雄激素性秃发（Androgenetic alopecia，AGA）是一种非瘢痕性、进行性毛发减少的疾病，表现为雄激素依赖性脱发障碍。在AGA中，睾酮代谢物双氢睾酮（dihydrotestosterone，DHT）作用于易感毛囊（hair follicle, HF），使HF的生长期缩短，休止期延长，进而导致HF微型化。
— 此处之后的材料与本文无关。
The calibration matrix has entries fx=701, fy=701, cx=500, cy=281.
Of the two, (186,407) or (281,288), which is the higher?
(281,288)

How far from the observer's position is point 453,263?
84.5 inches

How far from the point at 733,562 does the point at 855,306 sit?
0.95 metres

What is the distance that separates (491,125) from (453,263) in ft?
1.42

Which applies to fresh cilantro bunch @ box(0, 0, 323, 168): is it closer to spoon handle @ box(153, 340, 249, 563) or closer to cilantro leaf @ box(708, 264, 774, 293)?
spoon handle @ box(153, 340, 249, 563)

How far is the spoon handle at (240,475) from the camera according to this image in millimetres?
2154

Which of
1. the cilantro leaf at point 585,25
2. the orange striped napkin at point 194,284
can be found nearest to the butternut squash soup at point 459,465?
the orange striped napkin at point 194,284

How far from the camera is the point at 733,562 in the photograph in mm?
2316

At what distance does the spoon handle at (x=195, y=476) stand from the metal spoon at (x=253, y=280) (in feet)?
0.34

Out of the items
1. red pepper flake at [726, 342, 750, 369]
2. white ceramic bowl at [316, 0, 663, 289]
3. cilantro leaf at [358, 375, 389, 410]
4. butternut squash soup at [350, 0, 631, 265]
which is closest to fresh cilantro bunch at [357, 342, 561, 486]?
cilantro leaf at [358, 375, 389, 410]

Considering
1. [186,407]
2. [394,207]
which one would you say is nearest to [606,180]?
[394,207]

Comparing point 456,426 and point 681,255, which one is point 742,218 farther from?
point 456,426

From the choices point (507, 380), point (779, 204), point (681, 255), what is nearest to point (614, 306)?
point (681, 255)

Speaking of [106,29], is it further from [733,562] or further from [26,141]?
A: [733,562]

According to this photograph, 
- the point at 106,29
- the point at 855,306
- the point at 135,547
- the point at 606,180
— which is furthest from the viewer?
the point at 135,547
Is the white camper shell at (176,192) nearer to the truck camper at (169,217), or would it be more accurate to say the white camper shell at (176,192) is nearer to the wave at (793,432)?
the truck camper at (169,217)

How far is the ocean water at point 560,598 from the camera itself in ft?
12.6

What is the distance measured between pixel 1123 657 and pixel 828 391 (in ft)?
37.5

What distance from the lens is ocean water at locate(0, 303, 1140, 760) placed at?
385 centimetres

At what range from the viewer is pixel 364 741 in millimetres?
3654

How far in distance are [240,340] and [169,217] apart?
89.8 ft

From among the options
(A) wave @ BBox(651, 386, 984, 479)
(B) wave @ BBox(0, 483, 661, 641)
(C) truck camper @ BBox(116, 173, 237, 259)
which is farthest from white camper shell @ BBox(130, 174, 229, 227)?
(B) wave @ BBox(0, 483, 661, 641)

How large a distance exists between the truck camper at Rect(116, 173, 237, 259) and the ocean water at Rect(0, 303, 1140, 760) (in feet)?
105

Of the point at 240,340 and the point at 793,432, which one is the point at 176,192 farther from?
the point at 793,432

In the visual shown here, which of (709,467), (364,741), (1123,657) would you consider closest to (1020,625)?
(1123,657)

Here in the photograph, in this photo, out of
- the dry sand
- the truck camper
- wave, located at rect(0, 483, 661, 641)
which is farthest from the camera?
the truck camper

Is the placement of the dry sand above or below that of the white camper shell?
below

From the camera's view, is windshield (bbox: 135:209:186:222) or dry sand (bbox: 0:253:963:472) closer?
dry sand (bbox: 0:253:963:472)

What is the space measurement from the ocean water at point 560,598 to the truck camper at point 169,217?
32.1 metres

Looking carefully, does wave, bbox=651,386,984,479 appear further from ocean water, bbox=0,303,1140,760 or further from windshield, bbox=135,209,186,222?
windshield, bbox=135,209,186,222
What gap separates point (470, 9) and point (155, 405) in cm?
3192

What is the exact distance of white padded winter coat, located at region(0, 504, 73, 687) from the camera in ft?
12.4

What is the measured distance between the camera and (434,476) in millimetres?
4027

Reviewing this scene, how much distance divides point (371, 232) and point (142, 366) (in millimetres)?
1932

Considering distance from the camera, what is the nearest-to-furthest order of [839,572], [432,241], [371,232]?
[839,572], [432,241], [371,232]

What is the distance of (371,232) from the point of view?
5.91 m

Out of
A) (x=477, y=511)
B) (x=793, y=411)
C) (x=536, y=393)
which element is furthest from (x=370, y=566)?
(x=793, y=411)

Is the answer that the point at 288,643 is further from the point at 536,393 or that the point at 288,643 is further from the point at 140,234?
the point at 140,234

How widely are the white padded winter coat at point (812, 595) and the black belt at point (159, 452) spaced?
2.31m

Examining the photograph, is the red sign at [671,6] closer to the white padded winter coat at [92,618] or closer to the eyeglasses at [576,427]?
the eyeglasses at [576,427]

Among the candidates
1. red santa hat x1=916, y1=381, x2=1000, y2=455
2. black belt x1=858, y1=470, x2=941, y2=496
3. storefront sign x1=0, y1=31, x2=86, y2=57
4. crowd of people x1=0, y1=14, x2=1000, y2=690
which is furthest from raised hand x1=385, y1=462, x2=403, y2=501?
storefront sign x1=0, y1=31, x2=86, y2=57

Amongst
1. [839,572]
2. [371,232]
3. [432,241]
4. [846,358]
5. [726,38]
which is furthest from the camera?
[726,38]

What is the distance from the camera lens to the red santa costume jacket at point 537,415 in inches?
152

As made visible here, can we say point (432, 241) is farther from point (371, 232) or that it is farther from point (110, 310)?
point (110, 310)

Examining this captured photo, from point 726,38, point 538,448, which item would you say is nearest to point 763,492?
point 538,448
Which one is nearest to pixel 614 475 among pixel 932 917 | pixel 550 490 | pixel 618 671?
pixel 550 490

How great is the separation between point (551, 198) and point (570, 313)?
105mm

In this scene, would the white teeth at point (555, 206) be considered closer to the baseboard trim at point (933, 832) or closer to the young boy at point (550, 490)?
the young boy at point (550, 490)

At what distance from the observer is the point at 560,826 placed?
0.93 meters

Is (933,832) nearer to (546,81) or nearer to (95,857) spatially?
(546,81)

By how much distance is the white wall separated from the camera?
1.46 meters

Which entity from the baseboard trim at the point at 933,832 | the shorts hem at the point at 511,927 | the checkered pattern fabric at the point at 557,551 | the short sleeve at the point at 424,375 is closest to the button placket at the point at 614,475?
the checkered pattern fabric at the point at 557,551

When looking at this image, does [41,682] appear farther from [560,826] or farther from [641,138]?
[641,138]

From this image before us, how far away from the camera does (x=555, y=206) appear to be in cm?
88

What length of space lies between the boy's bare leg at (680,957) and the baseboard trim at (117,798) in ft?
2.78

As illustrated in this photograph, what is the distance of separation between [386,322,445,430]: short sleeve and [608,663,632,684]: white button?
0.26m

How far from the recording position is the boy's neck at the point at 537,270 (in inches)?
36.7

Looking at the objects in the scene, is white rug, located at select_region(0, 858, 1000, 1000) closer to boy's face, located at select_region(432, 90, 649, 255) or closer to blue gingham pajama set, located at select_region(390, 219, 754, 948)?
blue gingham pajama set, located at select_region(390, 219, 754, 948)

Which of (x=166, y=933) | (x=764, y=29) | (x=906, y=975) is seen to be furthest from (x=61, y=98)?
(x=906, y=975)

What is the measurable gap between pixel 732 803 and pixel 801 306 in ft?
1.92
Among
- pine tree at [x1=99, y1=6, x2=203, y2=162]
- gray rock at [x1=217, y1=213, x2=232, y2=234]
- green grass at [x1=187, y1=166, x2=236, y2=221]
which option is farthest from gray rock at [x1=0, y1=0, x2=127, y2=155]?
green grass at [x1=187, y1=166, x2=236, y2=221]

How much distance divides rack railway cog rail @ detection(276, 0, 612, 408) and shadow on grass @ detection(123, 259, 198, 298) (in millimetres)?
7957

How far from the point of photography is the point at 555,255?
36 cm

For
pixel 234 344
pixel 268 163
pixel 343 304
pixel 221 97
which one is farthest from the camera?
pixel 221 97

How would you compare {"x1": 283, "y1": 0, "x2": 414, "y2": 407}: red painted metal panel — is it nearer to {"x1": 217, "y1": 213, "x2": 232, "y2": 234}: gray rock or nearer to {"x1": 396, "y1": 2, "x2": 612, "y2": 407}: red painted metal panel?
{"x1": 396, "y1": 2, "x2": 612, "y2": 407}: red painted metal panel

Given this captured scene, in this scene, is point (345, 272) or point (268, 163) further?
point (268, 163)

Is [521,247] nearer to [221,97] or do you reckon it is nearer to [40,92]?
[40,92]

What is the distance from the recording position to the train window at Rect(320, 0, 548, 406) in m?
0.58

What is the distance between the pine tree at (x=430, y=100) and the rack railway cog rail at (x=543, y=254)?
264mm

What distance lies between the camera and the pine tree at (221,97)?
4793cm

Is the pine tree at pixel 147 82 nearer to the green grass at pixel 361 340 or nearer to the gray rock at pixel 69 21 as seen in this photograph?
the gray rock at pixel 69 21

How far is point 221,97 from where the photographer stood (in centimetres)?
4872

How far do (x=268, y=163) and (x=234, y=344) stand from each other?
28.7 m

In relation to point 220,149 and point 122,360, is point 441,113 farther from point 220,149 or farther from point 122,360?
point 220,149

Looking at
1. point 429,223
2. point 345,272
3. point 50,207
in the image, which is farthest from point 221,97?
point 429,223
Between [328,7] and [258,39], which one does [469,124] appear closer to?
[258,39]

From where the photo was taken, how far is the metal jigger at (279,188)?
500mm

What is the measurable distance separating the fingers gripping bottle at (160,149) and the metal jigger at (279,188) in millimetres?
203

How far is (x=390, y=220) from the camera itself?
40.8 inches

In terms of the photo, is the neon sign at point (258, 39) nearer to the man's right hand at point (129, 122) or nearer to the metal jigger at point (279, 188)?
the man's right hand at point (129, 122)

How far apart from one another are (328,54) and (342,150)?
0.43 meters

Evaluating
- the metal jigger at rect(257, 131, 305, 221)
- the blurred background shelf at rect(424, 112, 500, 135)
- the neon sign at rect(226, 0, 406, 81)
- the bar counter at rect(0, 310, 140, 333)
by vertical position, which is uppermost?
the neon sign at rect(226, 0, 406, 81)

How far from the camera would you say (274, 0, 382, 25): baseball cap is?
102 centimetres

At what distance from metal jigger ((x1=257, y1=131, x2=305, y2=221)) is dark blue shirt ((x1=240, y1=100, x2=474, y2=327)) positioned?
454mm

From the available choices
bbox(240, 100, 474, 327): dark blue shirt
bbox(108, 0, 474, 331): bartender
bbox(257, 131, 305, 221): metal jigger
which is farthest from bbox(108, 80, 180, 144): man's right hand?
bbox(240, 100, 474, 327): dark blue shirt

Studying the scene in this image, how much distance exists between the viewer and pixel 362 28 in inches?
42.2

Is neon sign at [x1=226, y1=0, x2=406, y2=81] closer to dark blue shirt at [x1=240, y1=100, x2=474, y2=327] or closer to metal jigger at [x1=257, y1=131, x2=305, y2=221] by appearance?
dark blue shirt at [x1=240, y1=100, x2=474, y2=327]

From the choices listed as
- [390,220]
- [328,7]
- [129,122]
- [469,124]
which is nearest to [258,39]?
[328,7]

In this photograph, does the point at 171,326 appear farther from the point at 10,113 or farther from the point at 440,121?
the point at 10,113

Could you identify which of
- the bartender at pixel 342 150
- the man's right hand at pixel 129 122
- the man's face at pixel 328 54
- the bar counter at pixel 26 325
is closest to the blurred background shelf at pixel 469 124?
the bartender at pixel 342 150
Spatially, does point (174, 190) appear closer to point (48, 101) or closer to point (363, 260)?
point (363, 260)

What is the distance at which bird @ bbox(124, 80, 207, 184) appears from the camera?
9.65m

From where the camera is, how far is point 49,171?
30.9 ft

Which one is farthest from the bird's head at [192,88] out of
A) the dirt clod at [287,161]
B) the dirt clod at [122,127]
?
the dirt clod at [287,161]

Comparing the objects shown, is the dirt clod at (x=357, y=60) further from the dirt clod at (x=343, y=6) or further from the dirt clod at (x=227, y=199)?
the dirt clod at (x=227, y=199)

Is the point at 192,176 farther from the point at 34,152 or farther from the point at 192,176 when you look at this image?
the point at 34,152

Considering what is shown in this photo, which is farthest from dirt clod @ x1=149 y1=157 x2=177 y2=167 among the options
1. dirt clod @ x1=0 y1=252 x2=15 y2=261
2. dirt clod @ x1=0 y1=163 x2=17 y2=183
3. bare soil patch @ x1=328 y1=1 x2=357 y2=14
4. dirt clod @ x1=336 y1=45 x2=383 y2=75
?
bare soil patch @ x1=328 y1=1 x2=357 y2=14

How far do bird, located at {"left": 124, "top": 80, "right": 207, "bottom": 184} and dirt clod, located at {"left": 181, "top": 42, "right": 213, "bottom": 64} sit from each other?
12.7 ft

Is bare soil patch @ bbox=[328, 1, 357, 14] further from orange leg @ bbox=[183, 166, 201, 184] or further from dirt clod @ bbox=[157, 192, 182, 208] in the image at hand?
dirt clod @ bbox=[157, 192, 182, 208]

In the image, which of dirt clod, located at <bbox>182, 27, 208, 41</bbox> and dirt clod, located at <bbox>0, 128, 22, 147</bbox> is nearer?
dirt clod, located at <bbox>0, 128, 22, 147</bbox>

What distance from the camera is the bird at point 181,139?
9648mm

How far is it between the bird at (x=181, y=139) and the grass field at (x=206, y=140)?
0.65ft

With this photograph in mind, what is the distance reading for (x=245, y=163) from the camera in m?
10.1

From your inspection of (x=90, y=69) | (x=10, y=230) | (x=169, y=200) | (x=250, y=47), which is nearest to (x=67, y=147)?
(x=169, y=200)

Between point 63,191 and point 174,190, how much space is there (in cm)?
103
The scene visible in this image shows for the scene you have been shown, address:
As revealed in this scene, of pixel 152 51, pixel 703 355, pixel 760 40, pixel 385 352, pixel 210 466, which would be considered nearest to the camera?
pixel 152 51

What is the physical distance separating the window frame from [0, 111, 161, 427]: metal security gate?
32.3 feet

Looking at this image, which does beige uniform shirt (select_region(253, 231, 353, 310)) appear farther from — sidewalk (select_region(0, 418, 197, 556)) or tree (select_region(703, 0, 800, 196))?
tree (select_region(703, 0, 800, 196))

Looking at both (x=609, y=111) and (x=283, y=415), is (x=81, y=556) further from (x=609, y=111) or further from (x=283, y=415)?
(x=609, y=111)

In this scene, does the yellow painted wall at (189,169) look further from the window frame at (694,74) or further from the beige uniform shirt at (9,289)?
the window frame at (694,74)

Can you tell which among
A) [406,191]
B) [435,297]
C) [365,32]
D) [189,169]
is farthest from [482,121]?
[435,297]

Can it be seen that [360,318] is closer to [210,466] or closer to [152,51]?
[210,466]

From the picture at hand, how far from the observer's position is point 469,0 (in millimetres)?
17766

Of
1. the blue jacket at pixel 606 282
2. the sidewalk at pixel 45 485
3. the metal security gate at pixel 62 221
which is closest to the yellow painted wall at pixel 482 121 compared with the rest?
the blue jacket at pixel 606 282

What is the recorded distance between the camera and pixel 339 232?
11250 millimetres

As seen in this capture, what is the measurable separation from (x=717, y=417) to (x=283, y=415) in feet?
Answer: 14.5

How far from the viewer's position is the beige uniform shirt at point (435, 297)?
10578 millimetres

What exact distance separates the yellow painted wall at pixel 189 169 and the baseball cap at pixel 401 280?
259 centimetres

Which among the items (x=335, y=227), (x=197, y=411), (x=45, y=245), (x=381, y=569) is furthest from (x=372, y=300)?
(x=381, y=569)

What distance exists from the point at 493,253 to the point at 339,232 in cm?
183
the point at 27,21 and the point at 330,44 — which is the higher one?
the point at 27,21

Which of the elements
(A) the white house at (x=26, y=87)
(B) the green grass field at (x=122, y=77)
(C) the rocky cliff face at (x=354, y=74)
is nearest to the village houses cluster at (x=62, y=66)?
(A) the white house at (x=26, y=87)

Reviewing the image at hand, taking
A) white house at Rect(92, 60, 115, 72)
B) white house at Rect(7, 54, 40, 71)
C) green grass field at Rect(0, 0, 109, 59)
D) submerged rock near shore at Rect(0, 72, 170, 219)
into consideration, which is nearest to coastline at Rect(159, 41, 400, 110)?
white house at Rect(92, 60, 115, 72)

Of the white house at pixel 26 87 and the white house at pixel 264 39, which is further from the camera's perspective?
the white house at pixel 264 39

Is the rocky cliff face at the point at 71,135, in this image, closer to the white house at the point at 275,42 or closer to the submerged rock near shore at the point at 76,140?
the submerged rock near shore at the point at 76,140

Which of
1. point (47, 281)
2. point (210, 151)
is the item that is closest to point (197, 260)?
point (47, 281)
皮肤表面有各种各样的皮肤微生物群，包括细菌、真菌和病毒。皮肤微环境和微生物群落之间复杂的相互作用对于维持皮肤稳态至关重要。同时，皮肤微生物组还可影响皮肤的生理病理过程。HF与皮脂腺共同组成毛囊皮脂腺单位，形成了特殊的高脂环境。许多研究已经证实，在HF开口和上部存在大量细菌和真菌，在深层的毛球部位也存在少量菌群。毛囊及毛囊周围正常菌群的定植对维护皮肤稳态具有重要作用。如果出现菌群紊乱，可能打破原有的免疫豁免状态，导致炎症浸润引发多种毛发疾病，例如细菌毛囊炎，慢性毛囊疾病如斑秃和扁平苔藓等。因此，探究头皮菌群在毛发疾病中的作用和机制非常重要。

目前尚无研究揭示头皮菌群异常在AGA发病中的作用，本课题拟探索皮肤菌群在健康者及AGA患者中的差异，探究头皮菌群失衡在AGA的发病中的作用和机制，以期为后续治疗提供方向。

第一部分 雄激素性秃发小鼠模型模型的构建

目的：构建雄激素性秃发小鼠模型，并进行不同造模方式的比较。

方法：通过对6周龄C57/BL6小鼠进行脱毛后，采用以下几种方式构建AGA小鼠模型，包括皮下注射DHT（1mg/天），腹腔注射DHT（1mg/天），皮下注射睾酮（0.5mg/天）及腹腔注射睾酮（0.5mg/天），通过大体形态学和组织病理学观察小鼠的毛发生长情况、毛囊数量、毛发直径等。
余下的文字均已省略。